Camillo di Christian RoccaStoria di Lou Gehrig

Lou Gehrig è stato uno dei più grandi giocatori di baseball di tutti i tempi, anche se i tifosi e i giornalisti stravedevano per Babe Ruth e Joe DiMaggio. Al contrario di loro due, Gehrig era timido, riservato, insicuro. Non andava alle feste. Non era un piacione. Non faceva quasi mai notizia. In coppia con Ruth fece vincere una caterva di World Series, i campionati di baseball, ai New York Yankees cioè la Juventus del baseball americano. Gehrig era un gran battitore, cioè colpiva la palla in pieno e con forza bruta. Fu il primo giocatore a mettere a segno 4 fuoricampo in una sola partita. Quando andava in battuta i lanciatori avversari sbagliavano apposta per non fargli colpire la palla. Lui così passava in prima base e lì si trasformava in una saetta e correva correva verso la conquista di altre basi.
Poi arrivò il 1939. Gehrig allora aveva trentasei anni, che per il baseball non è un’età da pensione. Eppure cominciò a essere debole, non batteva più con la potenza esplosa fino alle stagioni precedenti. C’era qualcosa che non andava. Era diventato lento, impacciato, macchinoso. I suoi colpi erano fragili, di cristallo. I tifosi non credevano ai propri occhi e nemmeno lui sapeva spiegare l’improvviso cambiamento. Era come se non ce la facesse più. A un certo punto fu messo in panchina, ed era la prima volta che gli capitava in 14 anni. Era stato lui stesso a chiedere di rimanere fuori. Era il capitano. Entrò in campo per portare all’arbitro le formazioni. Il pubblico lo applaudì e fu l’ultimo applauso da giocatore. Lou Gehrig non giocò mai più una partita con gli Yankees. Fu ricoverato in ospedale tre mesi dopo. Aveva la sclerosi laterale amiotrofica, la malattia che distrugge le cellule nervose. I muscoli non sono più stimolati, a poco a poco si atrofizzano. Dopo un poco si muore. Ancora oggi non c’è una cura contro questa malattia, che da quel momento è diventata famosa come “morbo di Gehrig” nonostante anche Mao Tse  Tung e David Niven ne siano stati colpiti. E’ la malattia che ha colpito l’ex maratoneta Luca Concioni, il presidente del partito radicale che a giugno ha condotto e perduto la battaglia per la ricerca scientifica sulle cellule staminali embrionali. Gli scienziati credono che le cellule staminali estratte dagli embrioni in futuro possano fornire una terapia per malattie come questa e tante altre, ma la legge italiana non consente la ricerca sugli embrioni e il referendum che ne chiedeva l’abrogazione non ha raggiunto il quorum.

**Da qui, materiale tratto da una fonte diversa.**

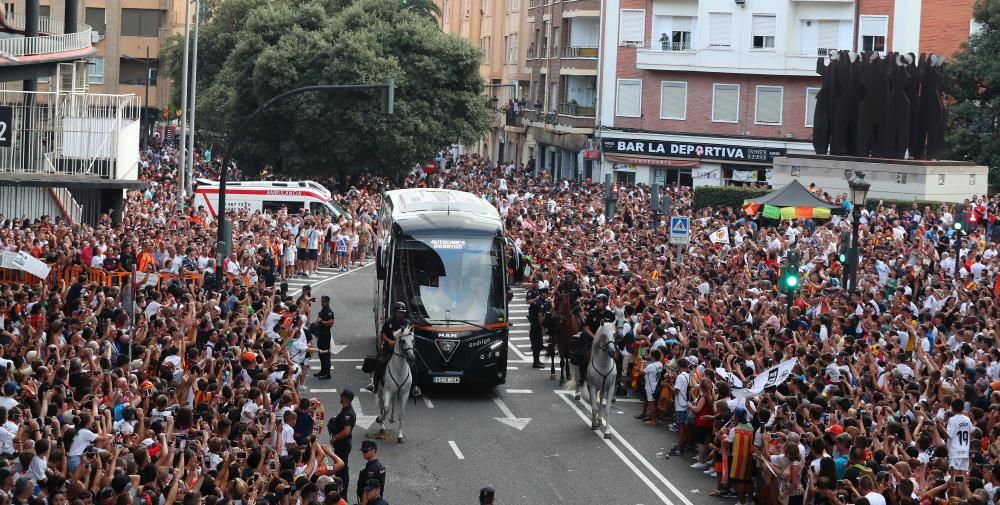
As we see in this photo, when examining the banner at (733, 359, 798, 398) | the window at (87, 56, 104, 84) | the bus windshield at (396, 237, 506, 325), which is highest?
the window at (87, 56, 104, 84)

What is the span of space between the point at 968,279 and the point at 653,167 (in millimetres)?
40601

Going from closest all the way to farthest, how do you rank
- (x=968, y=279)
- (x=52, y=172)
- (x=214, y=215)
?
(x=968, y=279)
(x=52, y=172)
(x=214, y=215)

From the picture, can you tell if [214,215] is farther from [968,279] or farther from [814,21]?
[814,21]

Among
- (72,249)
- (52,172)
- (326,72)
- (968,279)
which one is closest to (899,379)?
(968,279)

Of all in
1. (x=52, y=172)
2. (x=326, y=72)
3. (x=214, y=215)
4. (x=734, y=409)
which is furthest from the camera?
(x=326, y=72)

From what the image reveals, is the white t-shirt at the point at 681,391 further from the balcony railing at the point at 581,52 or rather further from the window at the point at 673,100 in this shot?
the balcony railing at the point at 581,52

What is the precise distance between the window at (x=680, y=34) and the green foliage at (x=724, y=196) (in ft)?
49.1

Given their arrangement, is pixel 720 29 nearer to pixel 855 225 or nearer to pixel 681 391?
pixel 855 225

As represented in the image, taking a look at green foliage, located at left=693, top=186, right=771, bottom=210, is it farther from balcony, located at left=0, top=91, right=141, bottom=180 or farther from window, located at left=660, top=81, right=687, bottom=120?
balcony, located at left=0, top=91, right=141, bottom=180

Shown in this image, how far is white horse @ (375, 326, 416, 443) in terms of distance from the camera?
21.1 m

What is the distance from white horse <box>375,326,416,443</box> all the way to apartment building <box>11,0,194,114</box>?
74374 millimetres

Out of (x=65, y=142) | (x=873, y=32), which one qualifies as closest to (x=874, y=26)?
(x=873, y=32)

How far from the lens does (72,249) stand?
2920 cm

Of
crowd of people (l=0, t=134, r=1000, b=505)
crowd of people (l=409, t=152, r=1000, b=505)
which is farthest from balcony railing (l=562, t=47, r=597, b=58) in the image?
crowd of people (l=0, t=134, r=1000, b=505)
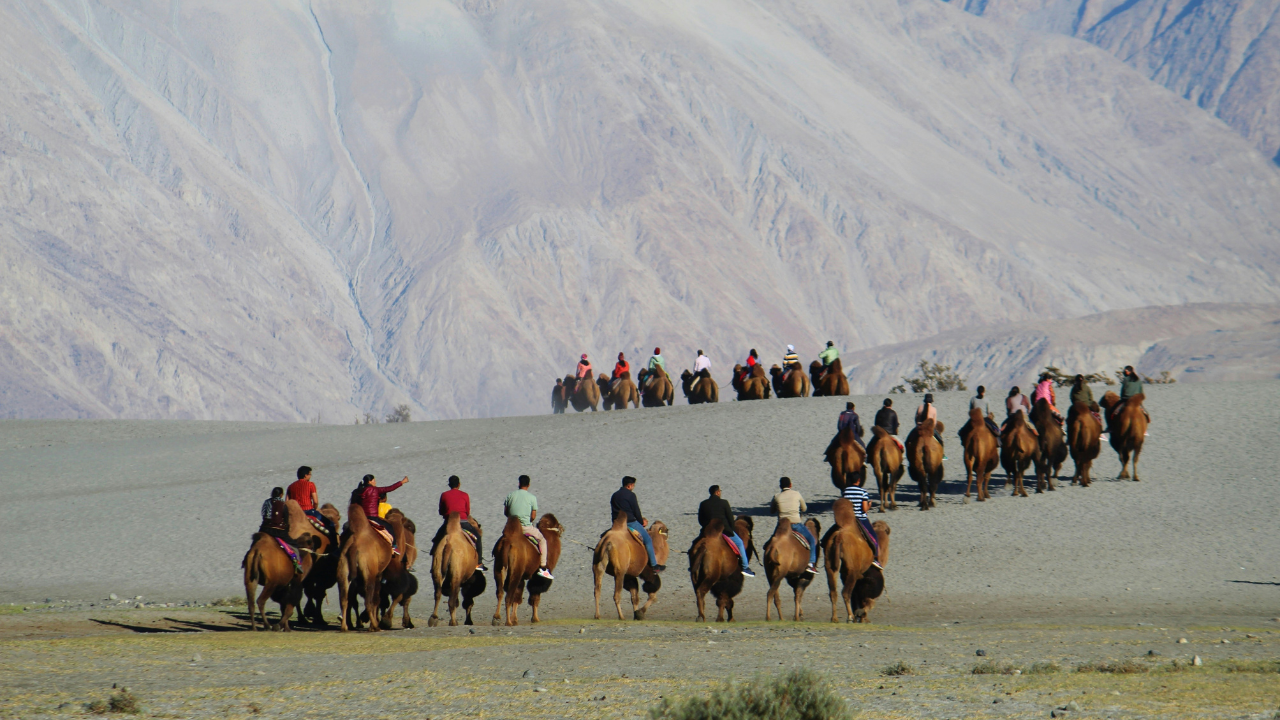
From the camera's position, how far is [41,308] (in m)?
87.6

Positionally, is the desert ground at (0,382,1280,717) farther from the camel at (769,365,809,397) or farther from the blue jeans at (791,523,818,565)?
the camel at (769,365,809,397)

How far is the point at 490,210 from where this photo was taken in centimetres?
11212

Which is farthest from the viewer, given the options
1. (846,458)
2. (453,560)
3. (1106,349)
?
(1106,349)

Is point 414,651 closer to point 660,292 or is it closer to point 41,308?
point 41,308

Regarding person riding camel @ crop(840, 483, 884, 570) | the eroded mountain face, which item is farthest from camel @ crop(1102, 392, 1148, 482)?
the eroded mountain face

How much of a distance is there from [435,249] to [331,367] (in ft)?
46.4

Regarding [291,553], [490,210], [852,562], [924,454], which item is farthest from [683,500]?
[490,210]

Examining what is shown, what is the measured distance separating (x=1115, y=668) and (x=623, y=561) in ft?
21.1

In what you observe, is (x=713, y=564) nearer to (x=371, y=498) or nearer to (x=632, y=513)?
(x=632, y=513)

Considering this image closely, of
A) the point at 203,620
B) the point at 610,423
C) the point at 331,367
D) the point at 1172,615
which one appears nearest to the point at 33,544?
the point at 203,620

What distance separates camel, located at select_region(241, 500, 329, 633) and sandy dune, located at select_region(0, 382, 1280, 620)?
394cm

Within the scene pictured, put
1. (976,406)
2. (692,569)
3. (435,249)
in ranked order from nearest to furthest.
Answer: (692,569) → (976,406) → (435,249)

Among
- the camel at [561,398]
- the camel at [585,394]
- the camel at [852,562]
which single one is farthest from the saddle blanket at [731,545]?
the camel at [561,398]

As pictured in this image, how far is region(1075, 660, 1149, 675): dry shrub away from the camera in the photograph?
424 inches
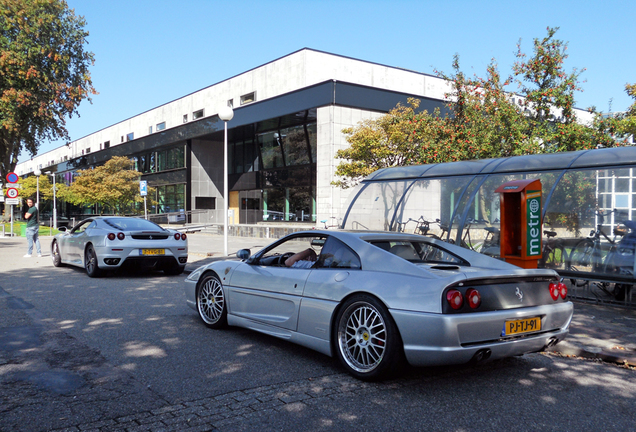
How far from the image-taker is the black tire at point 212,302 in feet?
19.4

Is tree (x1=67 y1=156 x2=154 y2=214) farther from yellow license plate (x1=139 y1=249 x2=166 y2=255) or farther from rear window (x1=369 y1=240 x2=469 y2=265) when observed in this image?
rear window (x1=369 y1=240 x2=469 y2=265)

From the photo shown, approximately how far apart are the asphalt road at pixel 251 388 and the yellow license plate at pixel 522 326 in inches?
18.6

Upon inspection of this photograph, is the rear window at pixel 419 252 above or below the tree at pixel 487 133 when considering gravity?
below

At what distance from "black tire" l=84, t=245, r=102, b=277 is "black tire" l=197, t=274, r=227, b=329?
17.3ft

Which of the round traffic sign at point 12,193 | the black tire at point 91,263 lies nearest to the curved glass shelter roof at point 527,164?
the black tire at point 91,263

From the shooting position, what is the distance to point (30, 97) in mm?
27984

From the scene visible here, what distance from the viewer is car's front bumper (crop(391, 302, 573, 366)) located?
372 centimetres

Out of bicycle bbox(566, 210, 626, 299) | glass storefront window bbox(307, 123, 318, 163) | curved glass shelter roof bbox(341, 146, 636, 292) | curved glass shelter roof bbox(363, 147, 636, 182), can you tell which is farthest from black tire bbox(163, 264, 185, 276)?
glass storefront window bbox(307, 123, 318, 163)

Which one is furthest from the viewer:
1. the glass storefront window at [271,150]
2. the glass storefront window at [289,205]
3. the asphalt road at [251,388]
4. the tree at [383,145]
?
the glass storefront window at [271,150]

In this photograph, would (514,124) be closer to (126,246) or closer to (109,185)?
(126,246)

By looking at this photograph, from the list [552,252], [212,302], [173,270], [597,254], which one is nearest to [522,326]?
[212,302]

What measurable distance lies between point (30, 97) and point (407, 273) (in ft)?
97.9

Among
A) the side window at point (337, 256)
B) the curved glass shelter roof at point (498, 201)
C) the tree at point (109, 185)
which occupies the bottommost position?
the side window at point (337, 256)

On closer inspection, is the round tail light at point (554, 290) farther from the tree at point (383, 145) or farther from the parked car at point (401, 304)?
the tree at point (383, 145)
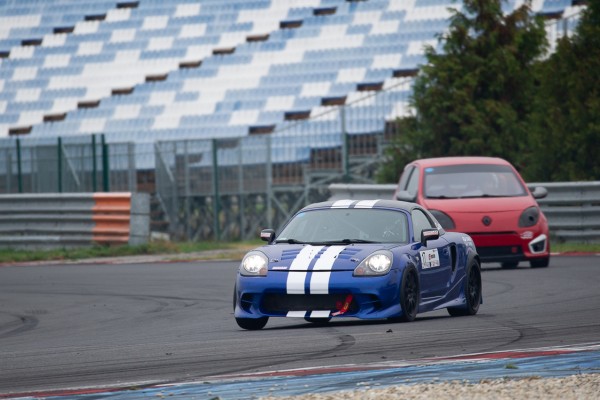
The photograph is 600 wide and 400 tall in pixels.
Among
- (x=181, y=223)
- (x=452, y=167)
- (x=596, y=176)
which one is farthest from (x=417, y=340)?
(x=181, y=223)

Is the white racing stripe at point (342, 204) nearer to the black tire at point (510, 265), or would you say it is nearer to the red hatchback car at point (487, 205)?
the red hatchback car at point (487, 205)

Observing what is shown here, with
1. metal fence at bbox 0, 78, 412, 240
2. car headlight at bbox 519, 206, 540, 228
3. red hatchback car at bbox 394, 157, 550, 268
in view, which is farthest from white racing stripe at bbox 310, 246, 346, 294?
metal fence at bbox 0, 78, 412, 240

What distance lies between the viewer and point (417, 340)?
9.73 m

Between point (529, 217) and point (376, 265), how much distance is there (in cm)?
803

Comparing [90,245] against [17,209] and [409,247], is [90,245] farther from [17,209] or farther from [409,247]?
[409,247]

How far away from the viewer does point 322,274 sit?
1101 cm

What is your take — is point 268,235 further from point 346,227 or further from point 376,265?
point 376,265

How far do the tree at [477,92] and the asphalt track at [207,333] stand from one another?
10.0 metres

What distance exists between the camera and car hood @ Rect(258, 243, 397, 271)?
11.1 meters

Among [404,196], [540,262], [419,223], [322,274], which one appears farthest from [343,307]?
[540,262]

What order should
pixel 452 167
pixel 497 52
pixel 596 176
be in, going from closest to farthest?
pixel 452 167
pixel 596 176
pixel 497 52

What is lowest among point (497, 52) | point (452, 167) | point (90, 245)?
point (90, 245)

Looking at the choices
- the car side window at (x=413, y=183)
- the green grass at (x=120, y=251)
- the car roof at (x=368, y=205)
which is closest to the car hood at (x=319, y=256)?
the car roof at (x=368, y=205)

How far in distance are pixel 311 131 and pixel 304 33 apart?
13070 mm
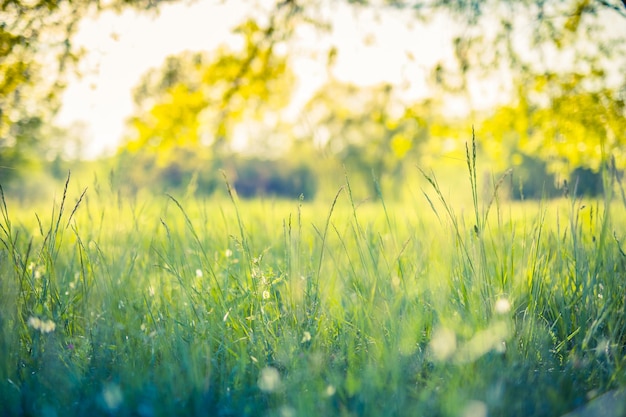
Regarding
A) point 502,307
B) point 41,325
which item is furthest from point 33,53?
point 502,307

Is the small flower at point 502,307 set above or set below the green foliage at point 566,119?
below

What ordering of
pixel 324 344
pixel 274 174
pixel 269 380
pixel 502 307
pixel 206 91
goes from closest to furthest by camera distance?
pixel 269 380, pixel 502 307, pixel 324 344, pixel 206 91, pixel 274 174

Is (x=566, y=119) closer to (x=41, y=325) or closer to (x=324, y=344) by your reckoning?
(x=324, y=344)

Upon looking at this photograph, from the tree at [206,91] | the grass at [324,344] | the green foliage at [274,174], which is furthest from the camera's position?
the green foliage at [274,174]

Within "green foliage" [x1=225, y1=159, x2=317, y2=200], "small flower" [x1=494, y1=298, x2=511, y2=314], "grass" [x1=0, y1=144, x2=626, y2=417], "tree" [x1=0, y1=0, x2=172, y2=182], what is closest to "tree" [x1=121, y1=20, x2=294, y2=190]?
"tree" [x1=0, y1=0, x2=172, y2=182]

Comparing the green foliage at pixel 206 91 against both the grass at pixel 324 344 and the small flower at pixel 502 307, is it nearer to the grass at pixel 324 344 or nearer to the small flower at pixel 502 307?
the grass at pixel 324 344

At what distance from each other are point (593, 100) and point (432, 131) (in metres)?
1.36

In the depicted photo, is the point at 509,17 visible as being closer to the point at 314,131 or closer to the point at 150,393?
the point at 314,131

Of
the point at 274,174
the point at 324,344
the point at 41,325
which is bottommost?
the point at 274,174

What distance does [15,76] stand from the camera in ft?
8.46

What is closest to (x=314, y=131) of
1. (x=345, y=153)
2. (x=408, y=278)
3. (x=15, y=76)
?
(x=408, y=278)

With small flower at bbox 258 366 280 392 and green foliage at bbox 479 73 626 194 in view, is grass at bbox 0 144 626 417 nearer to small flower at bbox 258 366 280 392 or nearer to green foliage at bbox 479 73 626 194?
small flower at bbox 258 366 280 392

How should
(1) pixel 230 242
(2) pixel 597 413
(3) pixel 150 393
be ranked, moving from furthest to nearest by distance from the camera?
1. (1) pixel 230 242
2. (3) pixel 150 393
3. (2) pixel 597 413

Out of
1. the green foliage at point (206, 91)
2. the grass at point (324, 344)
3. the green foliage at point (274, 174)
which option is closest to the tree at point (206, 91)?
the green foliage at point (206, 91)
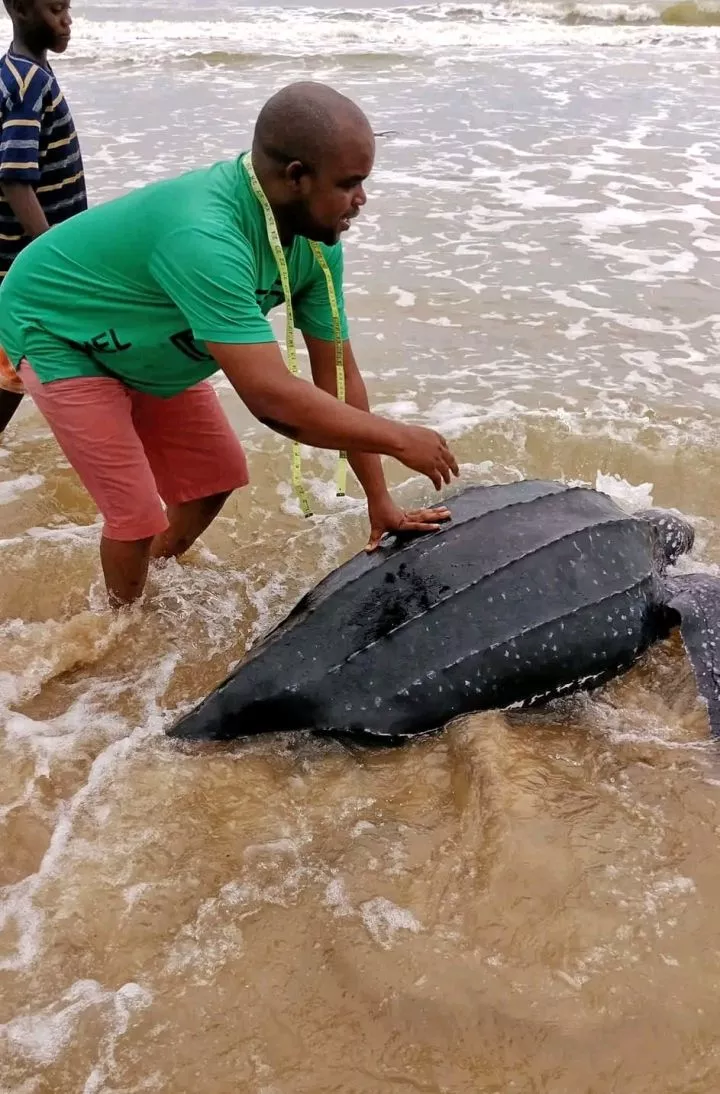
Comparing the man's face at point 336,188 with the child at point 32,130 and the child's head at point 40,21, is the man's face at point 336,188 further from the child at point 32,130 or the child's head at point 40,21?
the child's head at point 40,21

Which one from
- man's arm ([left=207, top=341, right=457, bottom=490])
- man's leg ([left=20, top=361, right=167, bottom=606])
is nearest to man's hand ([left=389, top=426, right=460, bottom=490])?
man's arm ([left=207, top=341, right=457, bottom=490])

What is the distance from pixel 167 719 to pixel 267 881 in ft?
2.09

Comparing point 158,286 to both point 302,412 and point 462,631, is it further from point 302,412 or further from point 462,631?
point 462,631

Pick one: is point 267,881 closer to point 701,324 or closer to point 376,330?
point 376,330

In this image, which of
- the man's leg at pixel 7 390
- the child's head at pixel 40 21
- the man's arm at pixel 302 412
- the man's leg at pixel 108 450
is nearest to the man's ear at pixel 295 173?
the man's arm at pixel 302 412

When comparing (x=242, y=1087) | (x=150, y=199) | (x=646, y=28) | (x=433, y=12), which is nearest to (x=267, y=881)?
(x=242, y=1087)

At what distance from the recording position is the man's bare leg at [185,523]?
297 centimetres

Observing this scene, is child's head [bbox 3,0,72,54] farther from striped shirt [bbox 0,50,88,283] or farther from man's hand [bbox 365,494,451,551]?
man's hand [bbox 365,494,451,551]

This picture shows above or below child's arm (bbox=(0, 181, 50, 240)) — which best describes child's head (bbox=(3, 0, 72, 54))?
above

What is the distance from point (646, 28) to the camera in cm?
1412

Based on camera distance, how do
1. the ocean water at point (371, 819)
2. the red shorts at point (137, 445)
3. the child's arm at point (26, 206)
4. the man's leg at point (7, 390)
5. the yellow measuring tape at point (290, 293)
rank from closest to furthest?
the ocean water at point (371, 819), the yellow measuring tape at point (290, 293), the red shorts at point (137, 445), the child's arm at point (26, 206), the man's leg at point (7, 390)

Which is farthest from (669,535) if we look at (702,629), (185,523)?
(185,523)

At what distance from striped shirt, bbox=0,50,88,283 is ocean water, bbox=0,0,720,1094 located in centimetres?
103

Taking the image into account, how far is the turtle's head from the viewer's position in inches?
119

Così ci siamo tenuti la legge e anche la malattia, almeno fino a quando i riceercatori in altri paesi troveranno la cura. La sindrome di Gehrig è la stessa malattia che ha colpito molti calciatori italiani.
Lou Gehrig, detto Cavallo di ferro, passò gli ultimi mesi della sua vita da impiegato del comune di New York. Entrò un’ultima volta in campo, poco prima di una partita tra i suoi Yankees e gli allora Washington Senators (oggi si chiamano Nationals). Lou Gehrig disse addio al suo stadio, alla sua gente e il suo discorso commosse l’America: “Ormai sapete – disse – che per me è un brutto momento,  ma voglio dirvi che oggi mi considero l’uomo più fortunato del mondo. Grazie”. Seguirono applausi, abbracci, lacrime e finanche un film con Gary Cooper, L’idolo delle folle. Come ricorda sempre Luca Sofri, cioè l’unico fanatico italiano di baseball insieme con Elio e le Storie Tese, quel film fu montato al contrario, capovolto, per rendere l’attore protagonista mancino come Lou Gehrig. The Luckiest man è il titolo della sua biografia da poco pubblicata in America. L’uomo più fortunato è morto nel 1941 a 39 anni, tre anni dopo la sua ultima partita.